Records from a data collection:

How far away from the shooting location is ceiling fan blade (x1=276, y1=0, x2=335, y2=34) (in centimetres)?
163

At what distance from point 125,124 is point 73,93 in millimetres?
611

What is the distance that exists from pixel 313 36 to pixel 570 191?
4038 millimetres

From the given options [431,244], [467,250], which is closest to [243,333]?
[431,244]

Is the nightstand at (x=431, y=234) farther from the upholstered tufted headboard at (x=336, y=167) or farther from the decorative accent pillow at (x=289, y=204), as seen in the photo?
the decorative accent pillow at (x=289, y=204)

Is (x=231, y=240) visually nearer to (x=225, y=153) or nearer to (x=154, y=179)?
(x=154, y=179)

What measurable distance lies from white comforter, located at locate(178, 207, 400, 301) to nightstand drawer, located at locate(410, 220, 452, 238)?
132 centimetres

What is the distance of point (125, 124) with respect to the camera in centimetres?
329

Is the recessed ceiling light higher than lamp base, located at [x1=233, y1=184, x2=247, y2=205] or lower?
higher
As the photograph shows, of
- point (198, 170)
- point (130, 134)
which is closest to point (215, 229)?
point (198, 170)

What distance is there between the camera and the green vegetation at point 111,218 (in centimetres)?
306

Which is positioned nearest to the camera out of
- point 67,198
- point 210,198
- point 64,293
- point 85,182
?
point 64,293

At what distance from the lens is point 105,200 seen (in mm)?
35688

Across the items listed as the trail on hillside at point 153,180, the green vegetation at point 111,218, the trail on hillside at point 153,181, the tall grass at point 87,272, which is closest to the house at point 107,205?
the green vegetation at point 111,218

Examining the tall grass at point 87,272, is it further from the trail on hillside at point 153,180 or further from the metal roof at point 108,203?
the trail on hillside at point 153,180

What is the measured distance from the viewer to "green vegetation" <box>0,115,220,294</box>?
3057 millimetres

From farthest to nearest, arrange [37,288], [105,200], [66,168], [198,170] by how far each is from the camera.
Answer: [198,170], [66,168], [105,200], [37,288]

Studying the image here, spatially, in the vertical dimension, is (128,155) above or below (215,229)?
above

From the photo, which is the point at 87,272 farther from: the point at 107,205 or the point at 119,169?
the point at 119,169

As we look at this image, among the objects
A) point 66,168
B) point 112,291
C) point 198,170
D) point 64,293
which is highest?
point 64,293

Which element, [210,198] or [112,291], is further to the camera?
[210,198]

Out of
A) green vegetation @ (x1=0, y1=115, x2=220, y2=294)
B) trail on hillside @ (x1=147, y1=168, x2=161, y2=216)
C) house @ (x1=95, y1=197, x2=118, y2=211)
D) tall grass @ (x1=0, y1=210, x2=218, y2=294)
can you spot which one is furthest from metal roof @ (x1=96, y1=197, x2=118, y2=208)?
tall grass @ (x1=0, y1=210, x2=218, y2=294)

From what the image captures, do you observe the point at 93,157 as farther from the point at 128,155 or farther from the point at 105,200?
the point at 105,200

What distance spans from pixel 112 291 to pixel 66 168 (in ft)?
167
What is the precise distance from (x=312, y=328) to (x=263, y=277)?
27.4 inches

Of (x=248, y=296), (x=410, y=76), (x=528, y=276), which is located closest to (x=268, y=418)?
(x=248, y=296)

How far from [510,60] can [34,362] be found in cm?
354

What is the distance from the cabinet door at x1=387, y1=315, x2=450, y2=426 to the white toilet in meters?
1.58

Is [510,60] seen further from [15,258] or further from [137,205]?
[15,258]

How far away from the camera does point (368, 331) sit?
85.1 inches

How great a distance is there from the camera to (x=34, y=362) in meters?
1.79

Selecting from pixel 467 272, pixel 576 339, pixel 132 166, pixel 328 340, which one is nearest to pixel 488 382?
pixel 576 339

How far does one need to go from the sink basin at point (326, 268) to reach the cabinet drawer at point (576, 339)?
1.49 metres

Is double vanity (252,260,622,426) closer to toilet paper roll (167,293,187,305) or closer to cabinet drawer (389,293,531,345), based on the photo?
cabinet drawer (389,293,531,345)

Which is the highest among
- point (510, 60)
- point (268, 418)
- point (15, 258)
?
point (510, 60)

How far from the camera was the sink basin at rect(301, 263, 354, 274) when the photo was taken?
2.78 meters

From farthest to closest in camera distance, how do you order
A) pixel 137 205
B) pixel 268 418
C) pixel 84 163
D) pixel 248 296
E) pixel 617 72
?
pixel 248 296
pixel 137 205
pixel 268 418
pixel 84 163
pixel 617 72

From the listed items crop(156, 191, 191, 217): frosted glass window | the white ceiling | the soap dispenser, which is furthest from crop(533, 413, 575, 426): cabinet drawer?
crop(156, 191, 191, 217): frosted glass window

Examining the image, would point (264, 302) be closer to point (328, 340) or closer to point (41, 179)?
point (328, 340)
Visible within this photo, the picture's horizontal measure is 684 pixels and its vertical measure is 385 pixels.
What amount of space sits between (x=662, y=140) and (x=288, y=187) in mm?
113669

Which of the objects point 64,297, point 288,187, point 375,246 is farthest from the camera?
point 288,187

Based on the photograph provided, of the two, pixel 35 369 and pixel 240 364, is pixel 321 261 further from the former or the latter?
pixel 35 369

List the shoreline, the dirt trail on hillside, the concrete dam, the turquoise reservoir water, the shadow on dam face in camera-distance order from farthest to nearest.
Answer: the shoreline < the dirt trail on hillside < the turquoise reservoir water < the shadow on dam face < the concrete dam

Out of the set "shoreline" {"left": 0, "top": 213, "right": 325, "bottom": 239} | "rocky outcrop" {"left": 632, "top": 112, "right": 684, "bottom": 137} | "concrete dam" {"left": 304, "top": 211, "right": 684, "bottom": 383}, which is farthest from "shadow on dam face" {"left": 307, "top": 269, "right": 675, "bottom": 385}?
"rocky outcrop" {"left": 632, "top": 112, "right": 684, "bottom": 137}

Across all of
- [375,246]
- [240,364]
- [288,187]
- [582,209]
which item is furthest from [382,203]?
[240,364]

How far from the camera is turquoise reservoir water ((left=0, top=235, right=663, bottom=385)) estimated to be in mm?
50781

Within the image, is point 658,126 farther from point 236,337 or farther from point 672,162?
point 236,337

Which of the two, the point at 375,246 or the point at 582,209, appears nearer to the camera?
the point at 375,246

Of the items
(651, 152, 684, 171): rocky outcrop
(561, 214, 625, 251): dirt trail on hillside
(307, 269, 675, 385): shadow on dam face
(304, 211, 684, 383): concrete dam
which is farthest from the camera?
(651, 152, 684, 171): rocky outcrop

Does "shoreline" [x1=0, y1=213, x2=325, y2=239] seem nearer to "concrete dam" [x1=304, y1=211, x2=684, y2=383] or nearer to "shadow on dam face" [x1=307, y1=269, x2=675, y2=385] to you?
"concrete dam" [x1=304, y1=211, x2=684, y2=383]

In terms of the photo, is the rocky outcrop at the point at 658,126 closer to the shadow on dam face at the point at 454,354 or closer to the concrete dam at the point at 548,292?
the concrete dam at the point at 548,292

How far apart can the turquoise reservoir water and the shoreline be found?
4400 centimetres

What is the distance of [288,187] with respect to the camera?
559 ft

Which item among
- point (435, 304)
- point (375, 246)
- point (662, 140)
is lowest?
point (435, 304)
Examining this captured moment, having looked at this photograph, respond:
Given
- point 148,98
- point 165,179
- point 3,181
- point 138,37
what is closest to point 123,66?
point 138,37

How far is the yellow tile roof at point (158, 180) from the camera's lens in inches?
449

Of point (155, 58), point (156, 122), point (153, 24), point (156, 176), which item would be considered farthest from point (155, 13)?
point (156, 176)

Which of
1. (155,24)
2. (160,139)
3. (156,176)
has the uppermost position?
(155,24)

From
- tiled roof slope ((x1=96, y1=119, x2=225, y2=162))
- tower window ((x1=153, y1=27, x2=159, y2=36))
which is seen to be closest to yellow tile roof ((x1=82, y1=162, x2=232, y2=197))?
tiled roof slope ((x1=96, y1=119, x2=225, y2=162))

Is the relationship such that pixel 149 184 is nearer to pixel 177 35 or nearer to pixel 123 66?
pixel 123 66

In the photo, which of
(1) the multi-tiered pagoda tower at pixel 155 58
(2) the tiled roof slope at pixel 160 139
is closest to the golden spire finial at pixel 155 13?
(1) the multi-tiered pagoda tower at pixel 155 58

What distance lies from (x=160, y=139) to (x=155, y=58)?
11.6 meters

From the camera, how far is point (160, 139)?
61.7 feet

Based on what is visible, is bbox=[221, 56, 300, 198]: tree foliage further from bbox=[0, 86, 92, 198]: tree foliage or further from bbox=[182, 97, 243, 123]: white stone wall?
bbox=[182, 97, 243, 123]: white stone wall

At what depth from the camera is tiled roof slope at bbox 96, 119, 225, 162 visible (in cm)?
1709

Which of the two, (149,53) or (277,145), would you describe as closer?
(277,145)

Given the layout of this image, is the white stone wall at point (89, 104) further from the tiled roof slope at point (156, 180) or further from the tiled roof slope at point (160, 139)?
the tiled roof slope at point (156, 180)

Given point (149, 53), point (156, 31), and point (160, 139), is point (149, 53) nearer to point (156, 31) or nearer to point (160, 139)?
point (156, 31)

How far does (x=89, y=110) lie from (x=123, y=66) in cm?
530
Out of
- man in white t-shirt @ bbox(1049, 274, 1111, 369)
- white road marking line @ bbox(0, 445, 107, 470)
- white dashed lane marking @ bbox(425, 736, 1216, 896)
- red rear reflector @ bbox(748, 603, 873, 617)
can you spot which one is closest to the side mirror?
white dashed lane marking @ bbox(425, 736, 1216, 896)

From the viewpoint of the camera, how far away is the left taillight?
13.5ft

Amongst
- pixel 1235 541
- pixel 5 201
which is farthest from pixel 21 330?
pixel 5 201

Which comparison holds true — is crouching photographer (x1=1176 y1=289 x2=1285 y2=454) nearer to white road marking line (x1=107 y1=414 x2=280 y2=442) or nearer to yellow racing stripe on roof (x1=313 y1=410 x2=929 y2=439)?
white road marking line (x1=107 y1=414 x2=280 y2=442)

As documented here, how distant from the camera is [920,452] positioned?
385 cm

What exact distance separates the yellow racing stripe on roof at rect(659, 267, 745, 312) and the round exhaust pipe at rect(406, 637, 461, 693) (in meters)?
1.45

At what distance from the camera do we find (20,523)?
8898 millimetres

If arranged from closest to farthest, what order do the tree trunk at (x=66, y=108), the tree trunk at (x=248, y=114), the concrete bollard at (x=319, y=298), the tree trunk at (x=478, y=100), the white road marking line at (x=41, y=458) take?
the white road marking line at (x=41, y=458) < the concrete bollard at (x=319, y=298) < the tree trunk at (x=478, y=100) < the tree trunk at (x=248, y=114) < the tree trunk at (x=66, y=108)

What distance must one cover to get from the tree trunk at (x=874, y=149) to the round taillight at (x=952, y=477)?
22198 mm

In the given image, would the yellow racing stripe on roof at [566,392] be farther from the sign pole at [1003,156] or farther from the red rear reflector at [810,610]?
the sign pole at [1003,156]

## STATED PROBLEM
Can you put the records, starting with the line containing "In the given" and going on through the end of the records, into a two-column CSV with the headers request and answer, one row per request, each field quoted and any line breaks replaced by spaces?

## EXERCISE SOLUTION
request,answer
"In the given image, would the yellow racing stripe on roof at [566,392] be farther from the sign pole at [1003,156] or farther from the red rear reflector at [810,610]?","the sign pole at [1003,156]"